The only interior miscue lay in the instrument cluster, shaped like a big pie plate and stuck in the centre of the dash rather than in front of the driver.
For 2007, that has been fixed, along with upgraded trim quality.
After what Nissan calls “a great deal of comment,” the cluster has been moved to the conventional position, behind the steering wheel. Not only is it easier to watch your speed, the buttons for the audio and climate control systems have also grown in size, too.
The CD feeder slot still lies below all the switchgear in the centre console, but is now joined by an audio-in jack. This means it is plug-and-play compatible with iPods and other MP3 players.
For those who crave more entertainment, there’s an available in-dash six-disc CD player and Bluetooth hands-free phone system. Everyone sitting behind the driver can benefit from the two large fold-down LCD screens. But because the rear HVAC controls are mounted off to one side of the van, it’s a fair stretch for passengers sitting across from it.

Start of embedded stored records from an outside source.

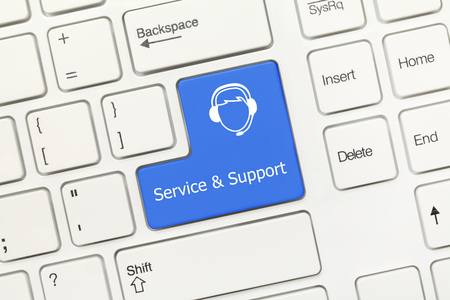 Close-up view on white conceptual keyboard - Service and Support (blue key with call-center operator)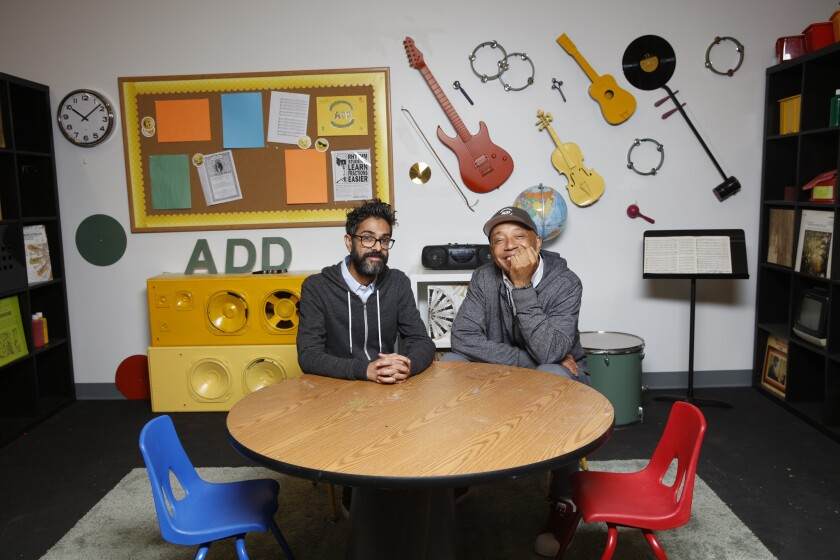 """Hip-hop mogul Russell Simmons, right, and Sanjay Sharma, president and CEO of Simmons' new company, All Def Digital, on the set of their original show """"Arts+Raps"""" in the company's downtown Los Angeles office."""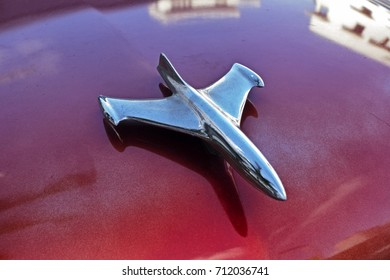 A chrome hood ornament graces the shiny red paint job on the front of a vintage American car in Miami Beach, Florida.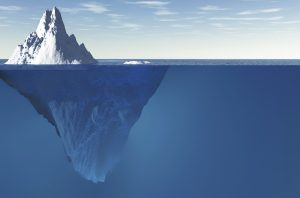 View of Iceberg showing 10% above the water ad 90% blow the surface of the ocean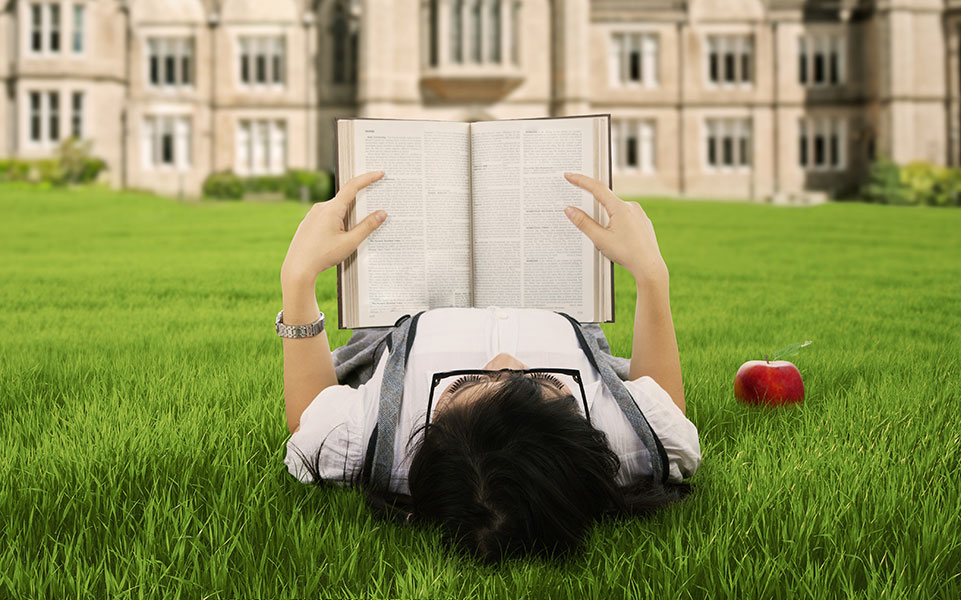 A philosophy student reads a book on the campus lawn.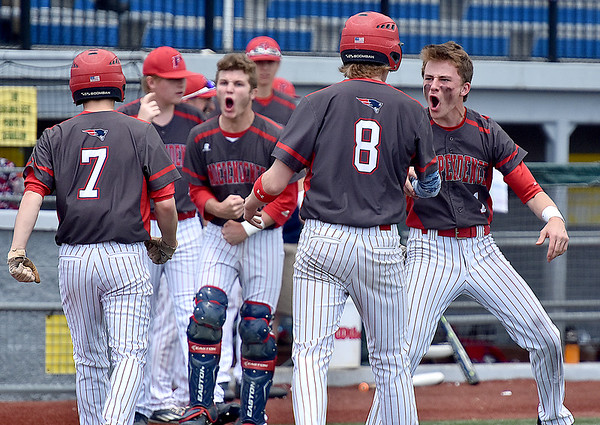 (Brad Davis/The Register-Herald) The Independence dugout erupts in celebration after Fisher Horton (#7) and Nick Kostenko (#8) came in to score late in the first game against James Monroe Friday afternoon at Linda K. Epling Stadium.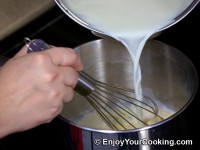 Stir boiled milk in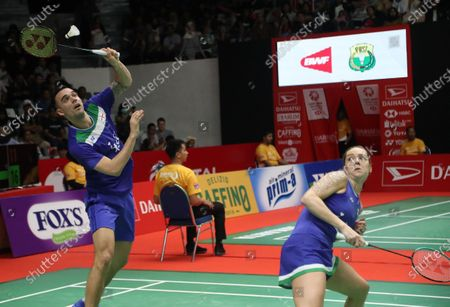 Chris Adcock (L) and Gabrielle Adcock (R) of Denmark in action against Huang Dongping  and Wang Yilyu of China (not pictured) during the Mix Double qualifying match at the Daihatsu Indonesian Masters badminton tournament in Jakarta, Indonesia, 17 January 2020.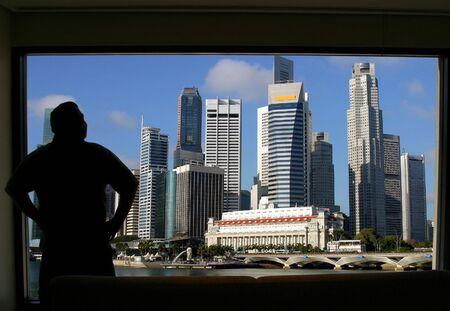 Tourist enjoying the view of Singapore skyline Stock Photo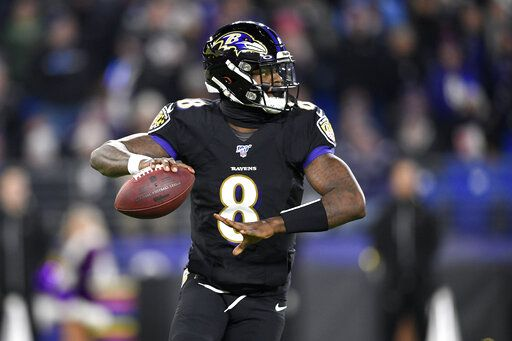 Baltimore Ravens quarterback Lamar Jackson throws a pass against the New York Jets during the first half of an NFL football game, Thursday, Dec. 12, 2019, in Baltimore.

Those looking for maximum cargo and passenger capacity should pay extra attention to the Quest. That’s because it’s the biggest minivan around in terms of internal space. The third-row seats fold flat while the middle seats fold into the floor. But the floor doesn’t end up being completely flat. The end result is a cargo area that’s big, but a bit bumpy. Luckily, you don’t have to worry about removing the headrests any more — they fold down as well. The available SkyView glass-panelled roof makes for a brighter interior, as well.
Three trim levels share a carryover 3.5-litre, 235 hp V6 engine, but the 5-speed automatic transmission has been improved with wider gear ratios to facilitate easier highway passing.

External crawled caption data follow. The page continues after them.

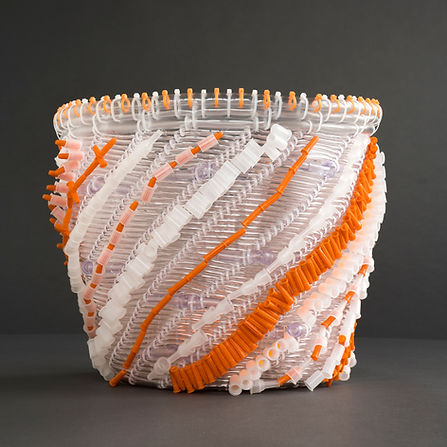 An innovative vessel by basket artist Emily Dvorin, made frrom oxygen tubing, syringe caps, beads, monofilament,  & cable ties.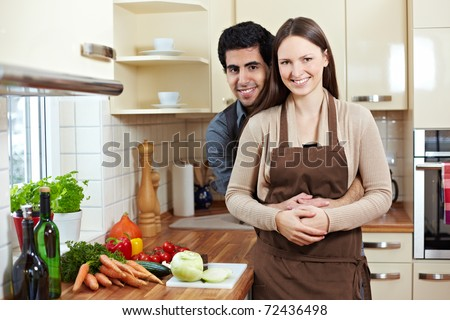 Happy smiling young couple standing in a kitchen - stock photo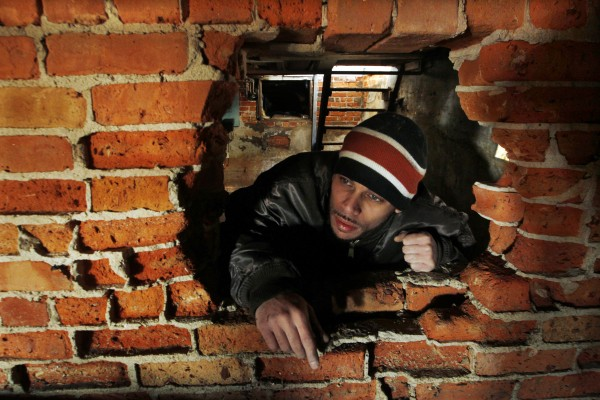 Chris Santos looks through a hole in a partially collapsed basement wall of an oceanfront home, Sunday, Nov. 4, 2012, in Belmar, N.J., as he checks for severe structural problems in foundation and basement damage from Monday's storm surge by Superstorm Sandy.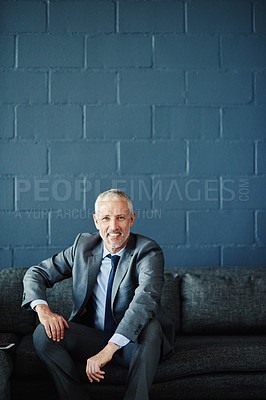Buy stock photo Portrait of a successful businessman sitting on a sofa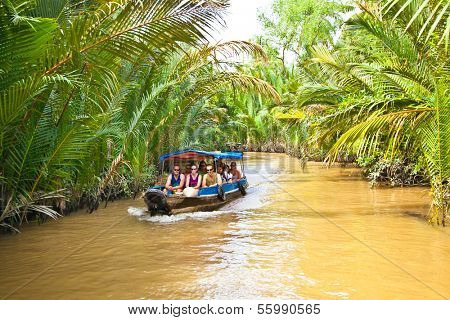 BEN TRE, VIETNAM-NOV 18, 2013: A famous tourist destination is  Ben Tre village on Nov 18, 2013. in Mekong delta , Vietnam. Mekong Delta is home of people who live along the many channels.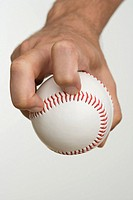 Close up of pitcher holding baseball
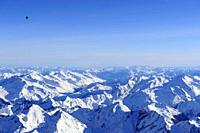 Hot_air balloon flying high above Zillertal range with Schrammacher and Hochfeiler in winter, aerial photo, Zillertal range, South Tyrol, Italy, Europ...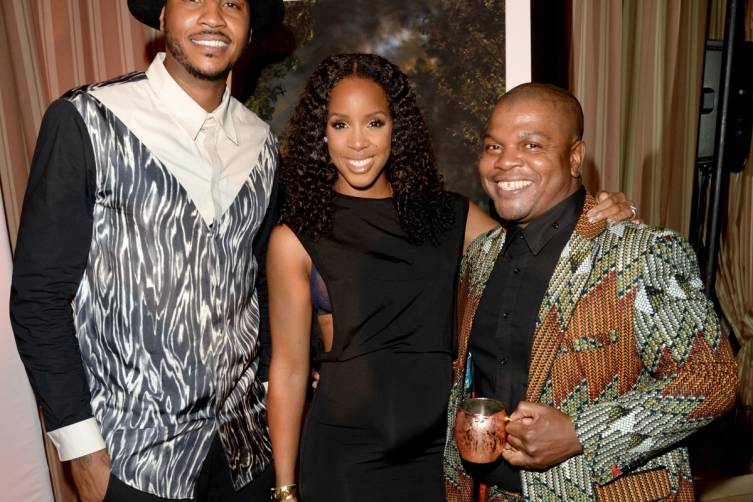 Carmelo Anthony, singer Kelly Rowland, and artist Kehinde Wiley at Carmelo Anthony Kehinde Wiley Dinner Hosted by GREY GOOSE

Pricing starts at $32,498 for the very well-equipped 3.5 S base model, ramping up to $36,998 for the mid-range 3.5 SL and $46,998 for the loaded top-line SE.
For a handsome blend of space, style and a sporty driving experience, there’s very little that can touch the Quest. Particularly with eye-catching looks, the open-air feel of that SkyView roof, and the minivan segment’s widest-opening sliding doors.